= Bobbi Bittker =

Bobbi Bittker is an American civil rights policy attorney, Democratic councilwoman, and LGBTQ and intersex rights advocate.

==Early life and education==
Bittker graduated from Brandeis University and Quinnipiac University School of Law.

==Career==
Bittker was elected to the Bedford, NY Town Board as a Democratic councilwoman in 2019. As a freshman council member, she proposed the town's first pride celebration. Bedford's observance of Pride Month became an annual event with Bittker as "a driving force behind it". She was re-elected in 2023.

Together with Assemblyman Chris Burdick, Bittker secured state grant funding to build a fully accessible playground as part of an initiative to make Bedford more "neurodivergent/autism-friendly".

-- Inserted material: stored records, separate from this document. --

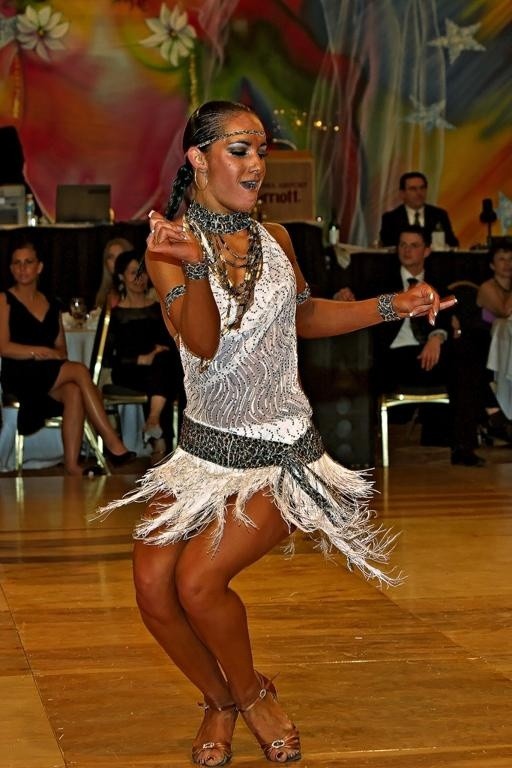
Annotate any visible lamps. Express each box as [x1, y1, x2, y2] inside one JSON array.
[[478, 197, 498, 252]]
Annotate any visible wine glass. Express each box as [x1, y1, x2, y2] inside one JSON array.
[[70, 297, 88, 329]]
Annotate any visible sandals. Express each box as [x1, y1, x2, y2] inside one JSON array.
[[191, 703, 238, 766], [239, 669, 302, 763]]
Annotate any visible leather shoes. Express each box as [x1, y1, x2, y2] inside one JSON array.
[[103, 442, 138, 467], [478, 410, 511, 443], [451, 453, 486, 468], [65, 468, 99, 476]]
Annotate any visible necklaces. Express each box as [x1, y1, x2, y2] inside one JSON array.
[[183, 201, 264, 330]]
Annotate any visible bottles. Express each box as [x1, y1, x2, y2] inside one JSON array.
[[329, 211, 341, 248], [26, 193, 36, 227]]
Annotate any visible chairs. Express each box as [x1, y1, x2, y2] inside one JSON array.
[[376, 388, 451, 468], [0, 401, 113, 478], [103, 303, 179, 452], [446, 280, 481, 332]]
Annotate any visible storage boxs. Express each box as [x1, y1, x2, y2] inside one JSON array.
[[55, 184, 112, 225], [252, 151, 317, 226]]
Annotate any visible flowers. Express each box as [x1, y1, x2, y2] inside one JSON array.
[[0, 4, 72, 63], [137, 1, 198, 68]]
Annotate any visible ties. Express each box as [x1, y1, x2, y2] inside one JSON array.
[[407, 278, 426, 344], [414, 212, 421, 227]]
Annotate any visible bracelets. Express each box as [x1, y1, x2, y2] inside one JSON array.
[[184, 261, 209, 280], [378, 293, 403, 323]]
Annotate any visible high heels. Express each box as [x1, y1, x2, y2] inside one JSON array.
[[142, 427, 162, 447]]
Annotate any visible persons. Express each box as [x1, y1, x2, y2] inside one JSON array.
[[379, 172, 458, 247], [84, 100, 458, 768], [0, 237, 185, 484], [477, 234, 512, 422], [333, 226, 512, 466]]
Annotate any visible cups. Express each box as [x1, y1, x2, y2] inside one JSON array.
[[430, 231, 446, 249]]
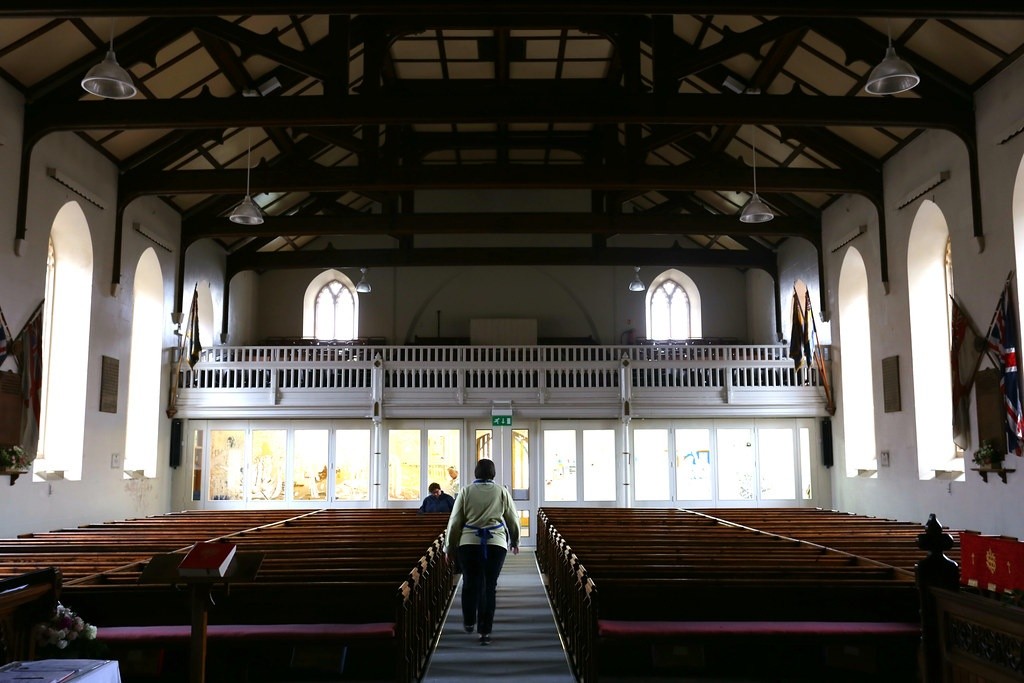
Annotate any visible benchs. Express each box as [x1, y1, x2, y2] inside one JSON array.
[[534, 506, 1023, 683], [0, 509, 467, 682]]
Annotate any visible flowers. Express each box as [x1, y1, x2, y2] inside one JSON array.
[[0, 446, 34, 471], [36, 603, 98, 650]]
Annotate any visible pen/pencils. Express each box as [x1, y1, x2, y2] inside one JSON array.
[[11, 677, 44, 679]]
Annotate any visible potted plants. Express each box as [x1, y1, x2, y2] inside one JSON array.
[[974, 442, 1005, 470]]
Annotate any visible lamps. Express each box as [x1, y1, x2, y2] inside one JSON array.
[[354, 266, 372, 293], [81, 15, 137, 100], [741, 124, 775, 225], [627, 266, 644, 293], [229, 134, 266, 227], [864, 20, 920, 98]]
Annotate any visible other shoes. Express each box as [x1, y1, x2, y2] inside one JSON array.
[[464, 624, 474, 633], [479, 636, 492, 645]]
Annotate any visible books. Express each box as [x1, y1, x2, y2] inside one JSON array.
[[0, 671, 75, 683]]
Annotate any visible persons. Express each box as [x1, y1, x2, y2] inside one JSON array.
[[419, 483, 455, 512], [441, 466, 459, 492], [443, 459, 520, 645]]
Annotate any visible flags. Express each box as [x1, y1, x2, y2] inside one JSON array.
[[0, 310, 12, 366], [789, 296, 805, 372], [950, 301, 982, 451], [804, 291, 815, 371], [986, 287, 1023, 457], [21, 303, 45, 465], [188, 293, 202, 371]]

Bittker chairs the American Bar Association's Sexual Orientation and Gender Identity Committee, which is part of its section on Civil Rights and Social Justice. In 2020, she drafted the ABA's resolution to oppose discriminatory policies against transgender and nonbinary people, which passed in its House of Delegates. Subsequently, she drafted two more resolutions which passed in the ABA's House of Delegates.  The first promoted the inclusion of books with LGBTQ characters, and age-appropriate LGBTQ-inclusive sexual health education, in elementary and secondary schools. The second promoted obtaining the consent of minors with intersex traits in order to perform procedures.

==Selected articles==
- Bittker, Bobbi M. "Racial and Ethnic Disparities in Employer-Sponsored Health Coverage." Human Rights. vol. 45, no. 4, 2020, pp. 18–21.
- Bittker, Bobbi M. "Civil Rights and Social Justice (CRSJ) in Local Government". American Bar Association. January 19, 2022.
- Bittker, Bobbi M. "NYC Pride: Proud, Loud and Record Crowds". Inside Press. June 27, 2016.
- Bittker, Bobbi M. "Pushing Against the Tide to Help At-Risk LGBTQ Youth THRIVE". American Bar Association. October 12, 2021.
- Bittker, Bobbi M. "Inclusive Curriculum as a Path to Better Public Health". Human Rights. vol. 47, no. 3/4, 2022, pp. 36–38.
- Bittker, Bobbi M. "Queer Jews Forced into a Different Closet: Antisemitism and Conditional Acceptance". American Bar Association. December 9, 2024.
- Bittker, Bobbi M. "The Ethical Implications of Clinical Trials in Low- and Middle-Income Countries". Human Rights. vol. 46, no. 4, 2021.

==Personal life==
Bittker shared caregiving duties for her developmentally disabled uncle after his group home closed, and she was made his alternative guardian when she turned 18. One of her three children came out as transgender around 2013.